After five hours Thursday night and five hours Friday at the Capitol Hilton covering the contest for chairmanship of the Republican National Committee, I’m just about OD’d on the RNC.

My source who predicted Mike Duncan to have 55 votes on the first ballot was very near the mark. The two state party chairmen who said Thursday they liked Steele’s chances were prescient, so I wish I hadn’t taken their predictions with a grain of salt.

My belief that the all-star conservative endorsements for Ken Blackwell could make him a favorite proved woefully misguided. The thing about an RNC election is that there are only 168 voters, whose preferences are idiosyncratic and influenced by factors (including personal friendships) that are opaque to any outsider. Blackwell’s endorsements from Steve Forbes, Ed Meese, Brent Bozell, David Keene, et al., which seemed so impressive to me and others, simply did not penetrate the opaque loyalties of the voting members.

This suggests a clear disconnect between the operational mechanism of the GOP and the institutional apparatus of the conservative movement. I don’t think it is “a deliberate affront to the conservative movement,” to use Quin’s phrase. Rather, I think that the people who are doing the day-to-day work of the Republican Party simply don’t pay any attention to anything outside their particular operational focus. What Bozell does at the MRC or what Meese does at Heritage doesn’t have anything tangible to do with canvassing precincts or recruiting candidates or running volunteer phone-banks. And so the names of these movement leaders conjure no particular magic among RNC people.

As much as I’d like to ponder at length the phenomenon of the GOP/conservative disconnect, or contemplate the significance of the 77 votes for Katon Dawson on the final ballot, my synapses are too frayed for any serious thinking now. If anybody else has some unfatigued brain cells they’d like to apply to these Big Picture questions, please have at it.

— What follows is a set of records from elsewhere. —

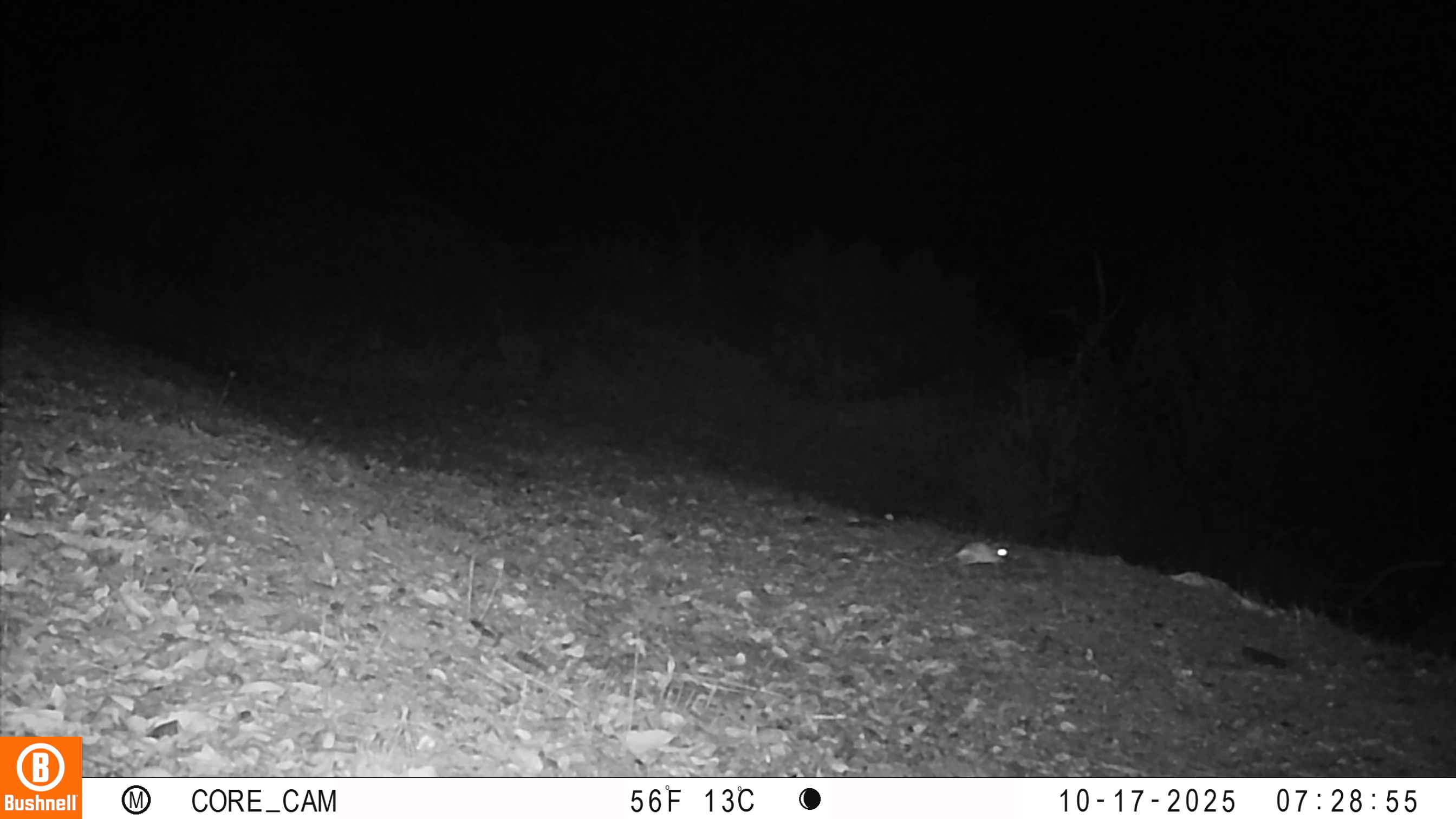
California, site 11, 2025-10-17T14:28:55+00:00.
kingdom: Animalia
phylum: Chordata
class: Mammalia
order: Rodentia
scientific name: Rodentia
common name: mouse or rat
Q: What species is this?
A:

UPDATE: Dan Riehl weighs in on the conservative movement:

In my opinion, they are Old School as organizations, more DC-esque than grassroots now and suck up too many valuable resources, some of which would probably serve the GOP better in younger, fresher hands. And I say that as no youngster myself.

There may be a problem of what I call institutional inertia. Institutions over time develop patterned ways of doing things — institutional habits — that are not necessarily the only way to do things nor the best way to do things. These habits become embedded, and are resistant to reform.

You see this, for example, in the public school system: If the current system did not already exist, no one seeking to develop an ideal system would create anything like what we have now. But institutional inertia causes the system to fiercely resist reform, so those who don’t like what the system offers eventually just walk away. (I’m a homeschooling dad.)

It is troubling to think that the conservative movement may be an example of the same principle of organizational dynamics at work. I know that the folks at Heritage, etc., have worked hard to maintain their relevance (e.g., adapting their output for online consumption) so I’m not ready to write them off as dinosaur fossils. But reform and innovation take time.